— Ты что, учился этому? — удивленно спросил Гранин.
— Да… немножко.
— А я вот, понимаешь, даже «Чижика-пыжика» не одолею, — улыбнулся Гранин. — Сыны, чертенята, вовсю наяривают… Ты знаешь, сколько их у меня? Четверо!
— Поздравляю.
— Да ты играй, играй, — увидев, что Кирсанов поспешно закрывает крышку пианино, сказал Гранин, — они так за день набегаются, их пушкой не поднимешь.
Но Кирсанов больше не стал играть. Сжал ладонями виски — нахлынуло…
— А ты расскажи, облегчи душу, — посоветовал Гранин. — По себе знаю. Придешь иногда с испытаний зверь зверем, а посидишь за кофейком, выскажешься, и словно бы гора с плеч.

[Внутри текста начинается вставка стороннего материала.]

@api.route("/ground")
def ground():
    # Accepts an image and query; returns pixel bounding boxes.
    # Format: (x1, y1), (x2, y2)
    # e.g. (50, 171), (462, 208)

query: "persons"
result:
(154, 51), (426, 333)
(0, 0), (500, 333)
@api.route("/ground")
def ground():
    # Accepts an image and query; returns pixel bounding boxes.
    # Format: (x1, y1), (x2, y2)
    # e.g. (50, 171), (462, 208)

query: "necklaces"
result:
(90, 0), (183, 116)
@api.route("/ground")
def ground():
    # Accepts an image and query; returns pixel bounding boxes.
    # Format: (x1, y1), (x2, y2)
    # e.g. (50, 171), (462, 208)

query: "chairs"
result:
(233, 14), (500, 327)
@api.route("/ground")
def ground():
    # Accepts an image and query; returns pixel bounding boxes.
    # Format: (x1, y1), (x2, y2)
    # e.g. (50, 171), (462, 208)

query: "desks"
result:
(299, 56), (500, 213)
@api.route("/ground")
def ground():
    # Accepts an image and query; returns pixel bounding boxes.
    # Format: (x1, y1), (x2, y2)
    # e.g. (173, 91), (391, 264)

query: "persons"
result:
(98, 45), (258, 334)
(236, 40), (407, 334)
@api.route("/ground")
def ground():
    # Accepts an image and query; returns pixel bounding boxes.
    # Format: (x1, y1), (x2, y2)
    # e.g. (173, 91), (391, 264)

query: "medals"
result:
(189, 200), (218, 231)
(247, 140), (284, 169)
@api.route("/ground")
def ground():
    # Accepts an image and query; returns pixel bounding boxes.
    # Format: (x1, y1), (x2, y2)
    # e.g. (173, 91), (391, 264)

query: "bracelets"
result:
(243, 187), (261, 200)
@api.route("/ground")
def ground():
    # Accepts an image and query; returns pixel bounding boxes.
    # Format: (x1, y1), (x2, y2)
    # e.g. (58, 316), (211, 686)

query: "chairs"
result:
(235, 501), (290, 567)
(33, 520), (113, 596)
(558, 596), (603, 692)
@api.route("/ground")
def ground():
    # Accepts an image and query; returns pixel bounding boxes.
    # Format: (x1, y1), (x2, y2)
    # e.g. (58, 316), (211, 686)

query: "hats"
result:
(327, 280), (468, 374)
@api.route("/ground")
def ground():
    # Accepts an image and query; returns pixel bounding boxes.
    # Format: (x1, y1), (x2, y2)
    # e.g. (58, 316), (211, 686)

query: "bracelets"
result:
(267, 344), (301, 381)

И Кирсанов, поколебавшись, будет ли интересна слушателям его невеселая история, стал рассказывать.
…Познакомился он с Маргаритой на концерте. В Ленинграде. Кирсанов проводил там свой отпуск. Случайно их места оказались рядом, и Сергей обрадовался: приятное соседство. Девушка держала в руках программу и так нервно мяла ее, что она превратилась в комок.
Кирсанов не помнил, что тогда исполняли, но ему было хорошо. Он лишь изредка поглядывал на девушку и в конце концов предложил:
— Возьмите мою программу.
— Нет, спасибо, зачем же? — смутилась девушка и положила скомканный комочек в сумку.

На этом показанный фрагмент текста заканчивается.